- Location of Lalpur, Ranchi
- Country: India
- State or Union Territory: Jharkhand
- City/Metro/Town: Ranchi

= Lalpur, Ranchi =

Lalpur is a major suburb in Ranchi, Jharkhand, India. It is an upscale mixed used commercial - residential mixed used suburb neighbourhood in Ranchi. This is one of the major, main and important commercial suburbs of the city. The PIN code of Lalpur is 834001.

This place has a number of shopping malls and shopping complexes. Here is the famous Nucleus shopping mall. Numerous markets and marketplaces are located in this area. As a result a lot of garbage is also generated and sometimes piles up on the roadside.

Lalpur is one of the major commercial areas of the city along with Hindpiri, Lower Bazar and Upper Bazar. There are many hotels in Lalpur, and this locality houses many commercial properties and residential properties. Here are two famous and popular cinemas, and a number of hospitals and clinics. The roads were crowded and traffic jams were common and the former chief minister Arjun Munda proposed to build a flyover and allotted Rs.29 crore and as of 2019 the work did not begin.

== Intersections ==

=== Lalpur Chowk ===
Lalpur Chowk, an important locality of Lalpur, Ranchi, Jharkhand state, is an intersection of Circular Road and Old Hazaribagh Road (Old HB Road).
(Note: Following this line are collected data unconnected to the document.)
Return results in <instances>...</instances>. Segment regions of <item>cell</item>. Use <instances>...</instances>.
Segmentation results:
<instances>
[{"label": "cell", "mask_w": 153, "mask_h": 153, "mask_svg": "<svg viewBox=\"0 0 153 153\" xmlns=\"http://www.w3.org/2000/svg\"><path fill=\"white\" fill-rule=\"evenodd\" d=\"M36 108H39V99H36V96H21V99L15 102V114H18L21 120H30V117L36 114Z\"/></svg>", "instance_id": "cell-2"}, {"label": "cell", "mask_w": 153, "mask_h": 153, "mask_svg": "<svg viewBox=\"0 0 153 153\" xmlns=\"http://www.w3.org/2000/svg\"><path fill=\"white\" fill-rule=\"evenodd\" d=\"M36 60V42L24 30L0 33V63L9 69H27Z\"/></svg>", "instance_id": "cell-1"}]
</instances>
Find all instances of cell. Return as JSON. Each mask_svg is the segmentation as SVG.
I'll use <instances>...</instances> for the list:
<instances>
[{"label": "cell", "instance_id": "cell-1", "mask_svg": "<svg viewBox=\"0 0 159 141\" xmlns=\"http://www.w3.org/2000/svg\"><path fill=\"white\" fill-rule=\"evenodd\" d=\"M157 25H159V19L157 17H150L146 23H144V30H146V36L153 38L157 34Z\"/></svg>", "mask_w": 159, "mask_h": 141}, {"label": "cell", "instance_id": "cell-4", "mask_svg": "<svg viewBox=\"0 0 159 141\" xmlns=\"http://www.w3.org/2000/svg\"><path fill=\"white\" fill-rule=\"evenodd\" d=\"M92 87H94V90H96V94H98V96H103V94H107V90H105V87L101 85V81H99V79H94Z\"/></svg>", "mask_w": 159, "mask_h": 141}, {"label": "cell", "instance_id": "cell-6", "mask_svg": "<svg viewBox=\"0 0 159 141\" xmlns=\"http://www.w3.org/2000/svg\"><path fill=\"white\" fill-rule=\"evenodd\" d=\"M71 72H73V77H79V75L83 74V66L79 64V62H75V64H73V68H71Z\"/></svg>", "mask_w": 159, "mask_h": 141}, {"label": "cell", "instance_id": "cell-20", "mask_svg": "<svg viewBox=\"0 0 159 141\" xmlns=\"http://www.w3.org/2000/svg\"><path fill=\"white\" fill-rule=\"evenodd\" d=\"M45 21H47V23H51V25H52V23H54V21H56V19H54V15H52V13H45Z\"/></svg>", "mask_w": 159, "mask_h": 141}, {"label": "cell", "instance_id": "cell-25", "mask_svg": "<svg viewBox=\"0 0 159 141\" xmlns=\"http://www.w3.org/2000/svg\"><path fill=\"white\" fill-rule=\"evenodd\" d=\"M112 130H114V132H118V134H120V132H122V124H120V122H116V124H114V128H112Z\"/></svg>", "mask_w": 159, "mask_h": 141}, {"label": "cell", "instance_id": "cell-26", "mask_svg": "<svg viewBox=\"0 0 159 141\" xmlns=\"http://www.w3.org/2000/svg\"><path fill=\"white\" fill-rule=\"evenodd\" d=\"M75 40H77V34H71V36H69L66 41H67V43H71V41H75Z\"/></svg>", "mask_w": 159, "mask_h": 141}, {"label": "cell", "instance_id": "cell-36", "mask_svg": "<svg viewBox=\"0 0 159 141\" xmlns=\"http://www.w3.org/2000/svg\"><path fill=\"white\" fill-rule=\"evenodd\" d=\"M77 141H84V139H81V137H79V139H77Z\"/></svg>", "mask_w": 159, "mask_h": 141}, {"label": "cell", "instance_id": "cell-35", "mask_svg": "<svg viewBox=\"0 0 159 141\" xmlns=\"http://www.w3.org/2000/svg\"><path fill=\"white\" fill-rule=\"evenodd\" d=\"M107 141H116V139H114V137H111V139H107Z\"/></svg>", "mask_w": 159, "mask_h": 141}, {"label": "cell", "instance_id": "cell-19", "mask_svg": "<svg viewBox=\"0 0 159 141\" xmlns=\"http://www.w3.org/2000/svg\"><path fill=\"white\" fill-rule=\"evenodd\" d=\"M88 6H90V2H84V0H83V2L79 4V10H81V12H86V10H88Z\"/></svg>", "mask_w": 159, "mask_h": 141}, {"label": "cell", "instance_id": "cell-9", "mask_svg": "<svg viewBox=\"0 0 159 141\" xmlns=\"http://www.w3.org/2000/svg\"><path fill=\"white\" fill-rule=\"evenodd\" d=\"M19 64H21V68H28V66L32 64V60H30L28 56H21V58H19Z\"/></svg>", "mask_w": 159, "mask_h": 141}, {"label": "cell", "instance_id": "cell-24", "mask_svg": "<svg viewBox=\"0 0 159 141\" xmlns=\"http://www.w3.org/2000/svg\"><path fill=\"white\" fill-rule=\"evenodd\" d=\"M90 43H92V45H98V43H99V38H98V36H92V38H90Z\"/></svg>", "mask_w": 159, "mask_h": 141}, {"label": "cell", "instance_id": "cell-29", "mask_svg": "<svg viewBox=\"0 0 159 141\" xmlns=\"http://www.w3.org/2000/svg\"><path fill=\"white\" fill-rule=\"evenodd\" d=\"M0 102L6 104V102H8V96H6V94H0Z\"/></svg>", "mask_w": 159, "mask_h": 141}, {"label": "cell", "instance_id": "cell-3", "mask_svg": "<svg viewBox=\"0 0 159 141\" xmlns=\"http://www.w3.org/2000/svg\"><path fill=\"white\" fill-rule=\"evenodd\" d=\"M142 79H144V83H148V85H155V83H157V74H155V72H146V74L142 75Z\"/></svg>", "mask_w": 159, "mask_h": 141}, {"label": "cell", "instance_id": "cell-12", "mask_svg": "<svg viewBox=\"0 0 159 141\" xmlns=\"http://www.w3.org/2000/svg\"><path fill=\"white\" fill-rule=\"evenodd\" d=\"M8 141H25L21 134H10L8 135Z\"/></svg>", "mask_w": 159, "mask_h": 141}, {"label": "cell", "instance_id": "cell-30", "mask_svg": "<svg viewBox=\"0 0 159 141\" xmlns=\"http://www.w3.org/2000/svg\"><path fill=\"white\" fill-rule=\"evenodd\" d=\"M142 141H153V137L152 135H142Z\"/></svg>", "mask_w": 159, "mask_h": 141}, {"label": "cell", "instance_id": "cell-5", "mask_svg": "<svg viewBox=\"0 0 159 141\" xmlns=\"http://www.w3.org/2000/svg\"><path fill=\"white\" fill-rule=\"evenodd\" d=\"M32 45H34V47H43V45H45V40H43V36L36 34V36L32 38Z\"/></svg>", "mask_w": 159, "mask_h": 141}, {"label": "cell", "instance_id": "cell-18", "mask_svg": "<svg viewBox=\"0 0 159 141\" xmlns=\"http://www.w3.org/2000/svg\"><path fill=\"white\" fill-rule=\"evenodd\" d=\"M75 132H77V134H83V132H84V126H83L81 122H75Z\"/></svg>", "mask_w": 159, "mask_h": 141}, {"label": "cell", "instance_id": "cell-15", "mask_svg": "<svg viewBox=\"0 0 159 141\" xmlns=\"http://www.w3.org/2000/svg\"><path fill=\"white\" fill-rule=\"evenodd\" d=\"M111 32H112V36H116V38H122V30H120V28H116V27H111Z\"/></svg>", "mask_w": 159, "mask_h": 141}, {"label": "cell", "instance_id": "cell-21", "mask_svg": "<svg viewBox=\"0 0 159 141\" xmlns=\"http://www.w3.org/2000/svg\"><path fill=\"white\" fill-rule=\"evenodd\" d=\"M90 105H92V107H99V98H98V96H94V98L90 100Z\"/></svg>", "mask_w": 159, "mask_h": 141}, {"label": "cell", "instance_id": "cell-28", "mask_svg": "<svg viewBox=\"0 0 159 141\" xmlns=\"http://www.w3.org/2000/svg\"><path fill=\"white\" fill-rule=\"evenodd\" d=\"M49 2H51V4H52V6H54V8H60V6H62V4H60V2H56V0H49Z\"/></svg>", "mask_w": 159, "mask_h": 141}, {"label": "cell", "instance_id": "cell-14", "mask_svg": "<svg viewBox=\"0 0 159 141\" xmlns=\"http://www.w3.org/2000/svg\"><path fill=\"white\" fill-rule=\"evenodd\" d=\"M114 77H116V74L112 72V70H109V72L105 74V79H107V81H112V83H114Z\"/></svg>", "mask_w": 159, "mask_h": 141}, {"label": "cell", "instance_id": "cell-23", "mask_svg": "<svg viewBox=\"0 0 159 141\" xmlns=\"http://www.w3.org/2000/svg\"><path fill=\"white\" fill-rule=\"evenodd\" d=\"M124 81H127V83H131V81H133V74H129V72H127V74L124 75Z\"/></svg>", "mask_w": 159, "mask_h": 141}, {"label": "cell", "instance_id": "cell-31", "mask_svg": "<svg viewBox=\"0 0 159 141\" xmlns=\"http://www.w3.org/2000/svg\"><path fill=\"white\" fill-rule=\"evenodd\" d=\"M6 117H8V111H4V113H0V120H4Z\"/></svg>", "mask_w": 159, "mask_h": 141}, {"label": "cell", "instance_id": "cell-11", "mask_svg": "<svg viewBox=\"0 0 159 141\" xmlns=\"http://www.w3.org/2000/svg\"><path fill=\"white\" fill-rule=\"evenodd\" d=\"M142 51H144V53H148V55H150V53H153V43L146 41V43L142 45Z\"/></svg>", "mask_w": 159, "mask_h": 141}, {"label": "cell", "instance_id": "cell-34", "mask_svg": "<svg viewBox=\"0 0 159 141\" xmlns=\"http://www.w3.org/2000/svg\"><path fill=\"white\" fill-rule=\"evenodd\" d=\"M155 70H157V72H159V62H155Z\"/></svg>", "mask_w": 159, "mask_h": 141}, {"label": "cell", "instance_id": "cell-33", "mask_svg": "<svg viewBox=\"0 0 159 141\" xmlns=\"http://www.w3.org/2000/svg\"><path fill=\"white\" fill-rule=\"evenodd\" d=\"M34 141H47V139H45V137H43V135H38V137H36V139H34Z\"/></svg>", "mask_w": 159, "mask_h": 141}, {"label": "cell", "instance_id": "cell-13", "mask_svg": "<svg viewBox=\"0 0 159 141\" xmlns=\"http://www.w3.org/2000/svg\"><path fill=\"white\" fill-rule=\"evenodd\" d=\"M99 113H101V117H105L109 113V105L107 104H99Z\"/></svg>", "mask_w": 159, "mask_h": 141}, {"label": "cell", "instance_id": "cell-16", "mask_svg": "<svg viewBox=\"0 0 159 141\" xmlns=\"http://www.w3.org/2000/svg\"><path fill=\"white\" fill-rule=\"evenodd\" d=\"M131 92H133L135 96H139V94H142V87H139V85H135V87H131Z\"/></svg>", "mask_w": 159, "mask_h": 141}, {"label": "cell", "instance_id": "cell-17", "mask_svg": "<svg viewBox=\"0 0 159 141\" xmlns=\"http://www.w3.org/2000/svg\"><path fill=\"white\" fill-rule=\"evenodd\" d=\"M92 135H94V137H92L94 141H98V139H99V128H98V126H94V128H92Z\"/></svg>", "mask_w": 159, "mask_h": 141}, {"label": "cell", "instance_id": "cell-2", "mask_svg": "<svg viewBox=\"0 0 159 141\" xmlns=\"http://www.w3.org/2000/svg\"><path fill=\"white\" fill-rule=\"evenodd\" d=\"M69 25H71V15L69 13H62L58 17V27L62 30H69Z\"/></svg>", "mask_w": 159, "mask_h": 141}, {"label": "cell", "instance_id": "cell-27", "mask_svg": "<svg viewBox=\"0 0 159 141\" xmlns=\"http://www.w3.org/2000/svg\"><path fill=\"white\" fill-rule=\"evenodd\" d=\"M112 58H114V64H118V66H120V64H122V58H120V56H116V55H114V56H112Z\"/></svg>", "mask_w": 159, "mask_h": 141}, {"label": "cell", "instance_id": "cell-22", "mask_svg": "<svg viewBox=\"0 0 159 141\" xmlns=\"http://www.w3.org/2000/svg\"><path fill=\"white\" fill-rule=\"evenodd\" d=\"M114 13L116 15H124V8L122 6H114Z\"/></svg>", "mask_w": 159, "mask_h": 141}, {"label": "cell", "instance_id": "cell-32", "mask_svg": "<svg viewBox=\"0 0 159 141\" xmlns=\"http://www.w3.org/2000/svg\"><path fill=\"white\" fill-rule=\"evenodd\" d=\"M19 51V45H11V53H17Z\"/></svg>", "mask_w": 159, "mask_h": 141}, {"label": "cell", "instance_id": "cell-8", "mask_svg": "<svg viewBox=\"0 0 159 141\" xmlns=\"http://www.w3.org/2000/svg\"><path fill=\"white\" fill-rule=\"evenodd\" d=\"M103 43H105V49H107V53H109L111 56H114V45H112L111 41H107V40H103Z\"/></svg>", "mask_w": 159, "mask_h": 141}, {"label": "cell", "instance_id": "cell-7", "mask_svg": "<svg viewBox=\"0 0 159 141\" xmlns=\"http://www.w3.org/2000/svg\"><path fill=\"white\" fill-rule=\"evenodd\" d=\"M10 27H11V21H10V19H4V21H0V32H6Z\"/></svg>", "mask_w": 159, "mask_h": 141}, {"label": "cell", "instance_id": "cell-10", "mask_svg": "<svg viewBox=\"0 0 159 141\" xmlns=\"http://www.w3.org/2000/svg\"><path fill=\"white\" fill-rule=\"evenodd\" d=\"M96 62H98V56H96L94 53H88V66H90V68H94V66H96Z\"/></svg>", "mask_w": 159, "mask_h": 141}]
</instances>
The word chowk is a Hindi word meaning intersection. The area has several shops and important commercial establishments. Circular Road ends at the subsequent chowk, namely, Dangratoli Chowk, where it meets Purulia Road. In the opposite direction, the Circular Road takes one to Kutchery area of Ranchi. From there, it forks to Ratu Road and Kanke Road. Old HB Road continues until it meets the new Hazaribagh Road. In the opposite direction it leads to Firayalal chowk, which is also one of the busiest intersections in Ranchi. Lalpur Chowk also leads to Peace Road.

There are major residential areas around Lalpur chowk: Burdwan Compound, BSNL colony, PN Bose Compound, etc. Burdwan Compound has a large population of Bengalis. Burdwan Compound is so named because it was the estate of the Bardhaman Raj, today a part of the West Bengal state in India.

== Commerce ==
Nucleus Shopping Mall in Lalpur is one of the largest and most popular shopping malls in the city of Ranchi. This mall was established in 2017.